To prevent further decline, Pakistan requires robust economic reforms aimed at curbing inflation, stabilising the rupee, and maintaining fiscal discipline. While inflation has recently eased, experts warn that premature cuts in policy rates by the State Bank of Pakistan (SBP) could reignite import-driven inflation, depleting foreign reserves and further pressuring the currency.

Policy measures must prioritise inflation control and fiscal stability before pursuing aggressive growth strategies. Sustainable development hinges on targeted investments in small and medium enterprises (SMEs) and industries to generate stable employment. Reforms must be coupled with subsidies and social welfare programmes to protect vulnerable populations during this period of transition.

Regional Challenges

The middle class across South Asia faces similar challenges.

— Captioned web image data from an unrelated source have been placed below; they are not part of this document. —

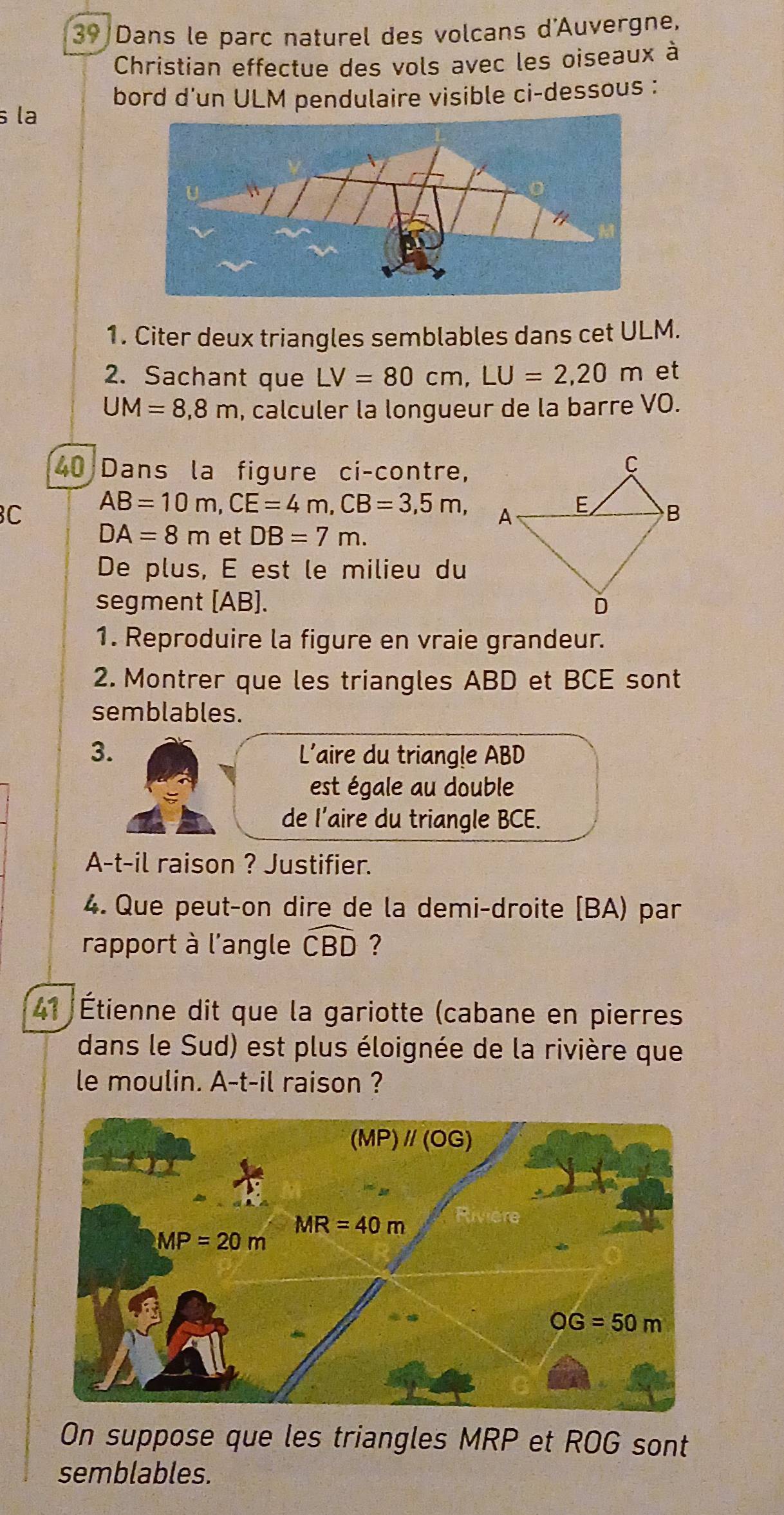 Dans le parc naturel des volcans d'Auvergne,
Christian effectue des vols avec les oiseaux à
s la bord d'un ULM pendulaire visible ci-dessous :
1. Citer deux triangles semblables dans cet ULM.
2. Sachant que LV=80cm,LU=2,20m et
UM=8,8m , calculer la longueur de la barre VO.
40 Dans la figure ci-contre,
C AB=10m,CE=4m,CB=3,5m,
DA=8m et DB=7m.
De plus, E est le milieu du
segment [AB]. 
1. Reproduire la figure en vraie grandeur.
2. Montrer que les triangles ABD et BCE sont
semblables.
3.  L'aire du triangle ABD
est égale au double
de l’aire du triangle BCE.
A-t-il raison ? Justifier.
4. Que peut-on dire de la demi-droite [BA) par
rapport à l'angle widehat CBD ?
41 Étienne dit que la gariotte (cabane en pierres
dans le Sud) est plus éloignée de la rivière que
le moulin. A-t-il raison ?
On suppose que les triangles MRP et ROG sont
semblables.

Persistent inflation in India has constrained urban consumption, threatening economic growth. Sri Lanka remains gripped by its worst financial crisis in decades, with limited relief reaching lower-income groups.

These regional struggles highlight the fragility of middle-class households amid economic shocks and underscore the urgency of inclusive, resilient growth policies. Without decisive action, millions more risk slipping into poverty, further eroding social and economic stability.